(REQUIREMENTS): Without the pictures, print each of the records below exactly as it appears.

start RECORDED INFORMATION

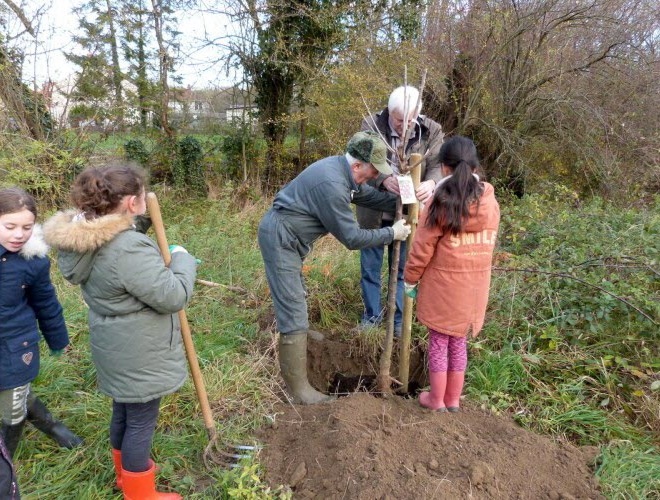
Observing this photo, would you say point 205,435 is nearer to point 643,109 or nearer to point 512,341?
point 512,341

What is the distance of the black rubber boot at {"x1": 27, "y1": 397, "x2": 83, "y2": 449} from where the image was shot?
8.20 ft

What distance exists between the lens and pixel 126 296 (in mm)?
1875

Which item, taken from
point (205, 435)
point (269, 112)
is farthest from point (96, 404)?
point (269, 112)

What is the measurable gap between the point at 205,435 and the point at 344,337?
149cm

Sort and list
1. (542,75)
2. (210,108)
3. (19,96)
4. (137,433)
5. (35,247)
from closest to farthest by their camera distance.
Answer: (137,433)
(35,247)
(19,96)
(542,75)
(210,108)

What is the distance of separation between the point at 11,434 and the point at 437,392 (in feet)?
7.61

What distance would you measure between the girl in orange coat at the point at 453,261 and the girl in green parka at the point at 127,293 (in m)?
1.31

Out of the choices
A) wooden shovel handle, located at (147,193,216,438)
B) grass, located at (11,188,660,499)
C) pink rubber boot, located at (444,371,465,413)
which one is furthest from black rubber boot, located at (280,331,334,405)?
pink rubber boot, located at (444,371,465,413)

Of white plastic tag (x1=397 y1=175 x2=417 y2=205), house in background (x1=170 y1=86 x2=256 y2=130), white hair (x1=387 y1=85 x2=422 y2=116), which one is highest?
house in background (x1=170 y1=86 x2=256 y2=130)

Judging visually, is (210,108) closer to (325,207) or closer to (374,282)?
(374,282)

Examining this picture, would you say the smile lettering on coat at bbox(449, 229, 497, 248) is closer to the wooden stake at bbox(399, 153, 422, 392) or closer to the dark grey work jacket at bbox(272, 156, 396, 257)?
the wooden stake at bbox(399, 153, 422, 392)

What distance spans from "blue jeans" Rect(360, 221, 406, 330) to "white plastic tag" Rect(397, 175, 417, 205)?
0.93 meters

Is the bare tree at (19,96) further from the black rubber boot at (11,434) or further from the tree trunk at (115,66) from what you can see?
the black rubber boot at (11,434)

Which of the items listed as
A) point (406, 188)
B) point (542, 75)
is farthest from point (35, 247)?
point (542, 75)
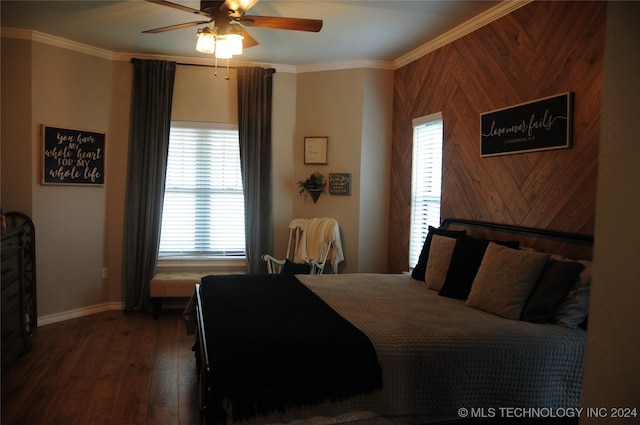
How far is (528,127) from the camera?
10.1 ft

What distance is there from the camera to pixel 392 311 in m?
2.62

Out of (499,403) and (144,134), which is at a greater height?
(144,134)

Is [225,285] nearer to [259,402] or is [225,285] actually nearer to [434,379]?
[259,402]

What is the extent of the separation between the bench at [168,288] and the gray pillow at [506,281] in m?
2.90

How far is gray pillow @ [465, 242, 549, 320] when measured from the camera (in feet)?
8.34

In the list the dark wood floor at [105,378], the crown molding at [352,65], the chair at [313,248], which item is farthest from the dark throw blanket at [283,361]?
the crown molding at [352,65]

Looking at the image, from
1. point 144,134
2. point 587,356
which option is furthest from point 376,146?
point 587,356

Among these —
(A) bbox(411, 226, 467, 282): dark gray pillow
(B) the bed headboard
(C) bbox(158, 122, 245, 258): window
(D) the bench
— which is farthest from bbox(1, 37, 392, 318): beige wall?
(B) the bed headboard

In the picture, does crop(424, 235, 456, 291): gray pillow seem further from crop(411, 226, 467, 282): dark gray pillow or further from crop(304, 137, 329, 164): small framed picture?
crop(304, 137, 329, 164): small framed picture

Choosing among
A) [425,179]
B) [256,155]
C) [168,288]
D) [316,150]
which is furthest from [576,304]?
[168,288]

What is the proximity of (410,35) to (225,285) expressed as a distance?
2637 millimetres

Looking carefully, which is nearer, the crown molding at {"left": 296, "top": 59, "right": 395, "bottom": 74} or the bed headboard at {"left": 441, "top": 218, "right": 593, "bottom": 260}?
the bed headboard at {"left": 441, "top": 218, "right": 593, "bottom": 260}

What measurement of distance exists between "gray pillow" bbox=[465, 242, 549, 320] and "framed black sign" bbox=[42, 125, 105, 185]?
383cm

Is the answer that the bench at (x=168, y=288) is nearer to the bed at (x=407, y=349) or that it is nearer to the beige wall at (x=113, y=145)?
the beige wall at (x=113, y=145)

end RECORDED INFORMATION

(CORRECT RESPONSE):
Observing this photo, would you say point 205,435 is nearer to point 643,109 or nearer to point 512,341?
point 512,341

What is the distance of the black rubber boot at {"x1": 27, "y1": 397, "x2": 83, "y2": 449} from where the image was shot?
8.20 ft

What distance exists between the lens and pixel 126 296 (in mm)?
1875

Which item, taken from
point (205, 435)
point (269, 112)
is farthest from point (96, 404)?
point (269, 112)

What is the measurable gap between the point at 205,435 and the point at 344,337?
149cm

Sort and list
1. (542,75)
2. (210,108)
3. (19,96)
4. (137,433)
5. (35,247)
from closest to farthest by their camera distance.
Answer: (137,433)
(35,247)
(19,96)
(542,75)
(210,108)

What is the distance of separation between the point at 11,434 and the point at 437,392 (in feet)?
7.61

What distance would you measure between the girl in orange coat at the point at 453,261 and the girl in green parka at the point at 127,293 (in m)?
1.31

Out of the choices
A) wooden shovel handle, located at (147,193,216,438)
B) grass, located at (11,188,660,499)
C) pink rubber boot, located at (444,371,465,413)
which one is furthest from black rubber boot, located at (280,331,334,405)?
pink rubber boot, located at (444,371,465,413)

Of white plastic tag (x1=397 y1=175 x2=417 y2=205), house in background (x1=170 y1=86 x2=256 y2=130), white hair (x1=387 y1=85 x2=422 y2=116), which one is highest?
house in background (x1=170 y1=86 x2=256 y2=130)

Judging visually, is (210,108) closer to (325,207) or closer to (374,282)?
(374,282)

Examining this picture, would you say the smile lettering on coat at bbox(449, 229, 497, 248) is closer to the wooden stake at bbox(399, 153, 422, 392) or closer to the dark grey work jacket at bbox(272, 156, 396, 257)?
the wooden stake at bbox(399, 153, 422, 392)

What distance spans from "blue jeans" Rect(360, 221, 406, 330) to "white plastic tag" Rect(397, 175, 417, 205)?
0.93 meters

Is the bare tree at (19,96) further from the black rubber boot at (11,434) or further from the tree trunk at (115,66) from what you can see?
the black rubber boot at (11,434)

Which of the items listed as
A) point (406, 188)
B) point (542, 75)
is farthest from point (35, 247)?
point (542, 75)
How far is (528,127) from the camera?
10.1 ft

What distance is there from the camera to pixel 392 311 in m?
2.62

Out of (499,403) and (144,134), which is at a greater height?
(144,134)

Is [225,285] nearer to [259,402] or is [225,285] actually nearer to [434,379]?
[259,402]

What is the extent of the separation between the bench at [168,288] and the gray pillow at [506,281] in m?
2.90

How far is gray pillow @ [465, 242, 549, 320] when measured from the camera (in feet)?
8.34

In the list the dark wood floor at [105,378], the crown molding at [352,65], the chair at [313,248], which item is farthest from the dark throw blanket at [283,361]?
the crown molding at [352,65]

Looking at the image, from
1. point 144,134
2. point 587,356
which option is furthest from point 376,146?
point 587,356

Among these —
(A) bbox(411, 226, 467, 282): dark gray pillow
(B) the bed headboard
(C) bbox(158, 122, 245, 258): window
(D) the bench
— which is farthest from bbox(1, 37, 392, 318): beige wall?
(B) the bed headboard

In the picture, does crop(424, 235, 456, 291): gray pillow seem further from crop(411, 226, 467, 282): dark gray pillow or further from crop(304, 137, 329, 164): small framed picture?
crop(304, 137, 329, 164): small framed picture

Choosing among
A) [425,179]
B) [256,155]
C) [168,288]
D) [316,150]
which is furthest from [576,304]?
[168,288]

What is the proximity of (410,35) to (225,285) expressed as a distance?
2637 millimetres

Looking carefully, which is nearer, the crown molding at {"left": 296, "top": 59, "right": 395, "bottom": 74} or the bed headboard at {"left": 441, "top": 218, "right": 593, "bottom": 260}?
the bed headboard at {"left": 441, "top": 218, "right": 593, "bottom": 260}

What measurement of distance exists between "gray pillow" bbox=[465, 242, 549, 320] and "framed black sign" bbox=[42, 125, 105, 185]?
383cm

Is the answer that the bench at (x=168, y=288) is nearer to the bed at (x=407, y=349) or that it is nearer to the beige wall at (x=113, y=145)?
the beige wall at (x=113, y=145)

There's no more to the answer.